Chancellor Kurz's drastic words two weeks later

However, the impression was made that very drastic words were found shortly two weeks later: on March 30, when the chancellor announced the requirement for a mask in supermarkets: "The truth is: there is calm before the storm. And you can say how cruel this storm can be when looking at our neighboring country, Italy. "

He warned that intensive care medicine could be overwhelmed by work in mid-April: "No health care system in the world can cope with the rapid spread of the disease. How long the overload will last, especially in intensive care medicine, depends on us all.
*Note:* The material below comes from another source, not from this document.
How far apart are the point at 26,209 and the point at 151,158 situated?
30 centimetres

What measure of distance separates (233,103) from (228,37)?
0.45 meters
It is already clear that many people will die of this disease. However, we must do everything in our power so that no more people die than they must die. In Austria too, the situation would soon be "everyone knows everyone who has died of the crown."

A controversial article by mathematicians

The background to the drastic words was apparently an article developed by a group of scientists, primarily mathematicians - the only exception was the biologist and geneticist Magnus Nordborg of the Austrian Academy of Sciences and the rector of the Müller Medical University of Vienna. Model calculations are used here that result in far more drastic infection and death rates than models actually used by Simulation Expert Niki Popper from the Vienna University of Technology of the Ministry of Health.

The article, which has never been published and is available to ORF.at, speaks of "tens of thousands of deaths and the collapse of the healthcare system" if it is not possible to rapidly reduce the number of virus reproductions below one. Even with an "optimistic" assumption, around 6,000 deaths were expected by the end of the year. It was quickly criticized that from an epidemiological point of view it was a "numbers game," it was said that terms were also confused.

Excitement also in Germany

The debate about fear as a strategy to make people aware of the gravity of the situation also existed in Germany - the article leaked there. An internal document of the German Ministry of the Interior discusses communication strategies in addition to other measures. It wrote: "The worst case, with all its consequences for the population in Germany, must be clear, decisive and transparent."

To achieve the "desired shock effect," it was said, for example: "Many seriously ill patients are brought to the hospital by relatives, but rejected and die painfully at home fighting for air. Choking or lack of sufficient air is the cause of primary fear for everyone. "Opposes the belief that children are not affected by this problem:" If they then infect their parents and one of them dies painfully at home - they will feel guilty. For example, they forgot to wash their hands after playing is the most terrible thing a child can experience. "

Finally, "the consequences of damage such as myocardial infarction or lung failure" can also be addressed, even if only "individual case reports" have so far been available. It is not clear to what extent the article was more than a basis for discussion. There is no evidence of concrete implementation of these means of communication.